ÖBB-Wohnungen im Franckviertel: Lässt kolportierter Kaufpreis Absicht zum Hochhausbau vermuten?

Helge Langer - Katastrophales Ergebnis des BieterInnen-Verfahrens rund um die ÖBB-Wohnungen im Franckviertel. Einem aktuellen Medienbericht zufolge ging der Zuschlag an ein Konsortium, dessen Angebot mehr als deutlich über dem der GWG gelegen haben soll. Es ist sogar vom fünffachen Kaufpreis die Rede.

Wenn private Investoren solche Summen zu zahlen bereit sind, rechnen sie wohl fix damit, Hochhäuser bauen zu dürfen, damit sich ihre Ausgaben bezahlt machen. Schließlich ist das Grundstück, um das es geht, ja nicht gewachsen. Das ist die Folge der Hochhaus-Politik von SPÖ und FPÖ der vergangenen Jahre. 

Dass die Wohnungen an private Investoren gegangen sind, hat auch Bürgermeister Luger zu verantworten.
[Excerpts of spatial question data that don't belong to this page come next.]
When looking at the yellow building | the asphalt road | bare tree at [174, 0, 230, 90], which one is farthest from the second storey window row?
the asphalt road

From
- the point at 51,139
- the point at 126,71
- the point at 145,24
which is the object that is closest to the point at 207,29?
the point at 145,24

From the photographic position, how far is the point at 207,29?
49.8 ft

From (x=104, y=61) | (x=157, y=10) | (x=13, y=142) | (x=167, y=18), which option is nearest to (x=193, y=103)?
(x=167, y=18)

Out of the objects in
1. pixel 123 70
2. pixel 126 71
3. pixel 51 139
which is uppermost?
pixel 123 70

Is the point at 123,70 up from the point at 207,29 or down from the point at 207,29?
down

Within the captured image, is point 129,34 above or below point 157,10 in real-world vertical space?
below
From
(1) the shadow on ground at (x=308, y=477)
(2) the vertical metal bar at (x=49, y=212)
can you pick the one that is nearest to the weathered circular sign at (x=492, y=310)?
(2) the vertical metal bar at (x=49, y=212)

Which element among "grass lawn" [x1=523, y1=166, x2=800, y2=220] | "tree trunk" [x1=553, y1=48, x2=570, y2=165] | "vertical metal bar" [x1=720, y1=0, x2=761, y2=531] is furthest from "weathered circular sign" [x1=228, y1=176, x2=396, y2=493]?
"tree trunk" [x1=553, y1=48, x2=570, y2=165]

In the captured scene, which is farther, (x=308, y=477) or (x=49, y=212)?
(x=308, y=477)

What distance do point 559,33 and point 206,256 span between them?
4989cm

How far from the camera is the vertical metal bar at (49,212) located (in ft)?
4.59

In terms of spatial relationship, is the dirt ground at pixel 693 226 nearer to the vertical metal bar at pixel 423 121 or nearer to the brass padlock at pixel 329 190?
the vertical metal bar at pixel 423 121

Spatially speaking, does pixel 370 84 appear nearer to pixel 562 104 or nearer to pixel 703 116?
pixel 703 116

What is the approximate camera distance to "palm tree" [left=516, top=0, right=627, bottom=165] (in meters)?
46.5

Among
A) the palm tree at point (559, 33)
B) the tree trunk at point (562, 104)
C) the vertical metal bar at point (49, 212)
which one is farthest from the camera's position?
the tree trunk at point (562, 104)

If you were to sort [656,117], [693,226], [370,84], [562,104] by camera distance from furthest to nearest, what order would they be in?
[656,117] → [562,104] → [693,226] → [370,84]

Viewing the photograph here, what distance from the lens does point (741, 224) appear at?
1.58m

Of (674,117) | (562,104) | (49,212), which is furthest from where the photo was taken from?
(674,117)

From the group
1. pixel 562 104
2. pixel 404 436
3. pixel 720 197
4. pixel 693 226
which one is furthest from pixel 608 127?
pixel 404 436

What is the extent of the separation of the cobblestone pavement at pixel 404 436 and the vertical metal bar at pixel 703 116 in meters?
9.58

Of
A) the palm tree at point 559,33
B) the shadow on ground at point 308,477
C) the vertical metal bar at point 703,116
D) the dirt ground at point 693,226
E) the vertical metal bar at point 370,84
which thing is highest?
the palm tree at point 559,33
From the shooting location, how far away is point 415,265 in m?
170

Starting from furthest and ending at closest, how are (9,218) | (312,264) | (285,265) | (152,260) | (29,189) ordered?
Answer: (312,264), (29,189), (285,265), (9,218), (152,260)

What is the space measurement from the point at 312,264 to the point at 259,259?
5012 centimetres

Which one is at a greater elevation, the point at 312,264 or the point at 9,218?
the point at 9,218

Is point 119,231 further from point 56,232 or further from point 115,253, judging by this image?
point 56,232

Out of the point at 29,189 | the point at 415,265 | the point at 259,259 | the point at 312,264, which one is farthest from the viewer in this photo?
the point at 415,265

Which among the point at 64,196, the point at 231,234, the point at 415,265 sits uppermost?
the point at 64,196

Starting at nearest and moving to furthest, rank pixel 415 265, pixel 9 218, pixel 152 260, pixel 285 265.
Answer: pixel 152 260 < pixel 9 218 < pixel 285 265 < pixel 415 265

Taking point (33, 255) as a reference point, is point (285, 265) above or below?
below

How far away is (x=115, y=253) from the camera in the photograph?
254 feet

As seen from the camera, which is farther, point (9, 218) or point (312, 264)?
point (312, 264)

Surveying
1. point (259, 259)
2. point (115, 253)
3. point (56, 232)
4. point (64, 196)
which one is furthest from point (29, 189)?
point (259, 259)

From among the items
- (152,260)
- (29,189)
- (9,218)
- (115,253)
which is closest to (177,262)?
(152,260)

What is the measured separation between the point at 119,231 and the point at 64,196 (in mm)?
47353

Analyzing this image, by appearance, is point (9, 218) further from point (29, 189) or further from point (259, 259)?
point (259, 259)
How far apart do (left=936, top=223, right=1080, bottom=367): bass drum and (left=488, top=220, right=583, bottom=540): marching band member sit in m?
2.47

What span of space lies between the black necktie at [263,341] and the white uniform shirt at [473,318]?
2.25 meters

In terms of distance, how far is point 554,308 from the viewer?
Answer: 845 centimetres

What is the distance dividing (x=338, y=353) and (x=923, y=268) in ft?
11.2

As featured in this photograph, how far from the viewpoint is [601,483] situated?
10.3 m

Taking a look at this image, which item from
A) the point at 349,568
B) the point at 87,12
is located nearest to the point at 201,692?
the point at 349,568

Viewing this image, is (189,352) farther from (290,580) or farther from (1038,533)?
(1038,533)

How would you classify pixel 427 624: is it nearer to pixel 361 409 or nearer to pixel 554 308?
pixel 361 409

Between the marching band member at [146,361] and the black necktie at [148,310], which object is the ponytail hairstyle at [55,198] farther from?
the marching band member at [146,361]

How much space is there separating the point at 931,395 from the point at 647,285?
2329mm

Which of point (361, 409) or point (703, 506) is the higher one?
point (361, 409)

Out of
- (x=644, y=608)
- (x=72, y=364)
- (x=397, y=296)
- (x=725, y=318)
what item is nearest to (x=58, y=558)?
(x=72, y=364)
Zwar hat er, wie im Gemeinderat bekannt geworden ist, im Jahr 2008 einen Brief an die ÖBB geschrieben, mit dem Angebot, die Häuser aus dem Besitz der Bundesbahnen zu erwerben. Seither hat er nichts mehr unternommen. Der Bürgermeister hat auch 2008 offenbar nicht daran gedacht, sich an das Verkehrsministerium zu wenden, obwohl dieses damals und bis Ende 2017 in SPÖ-Händen gewesen ist. Die VerkehrsministerInnen haben in diesem Zeitraum Werner Faymann, Doris Bures, Alois Stöger, Gerald Klug und Jörg Leichtfried geheißen. 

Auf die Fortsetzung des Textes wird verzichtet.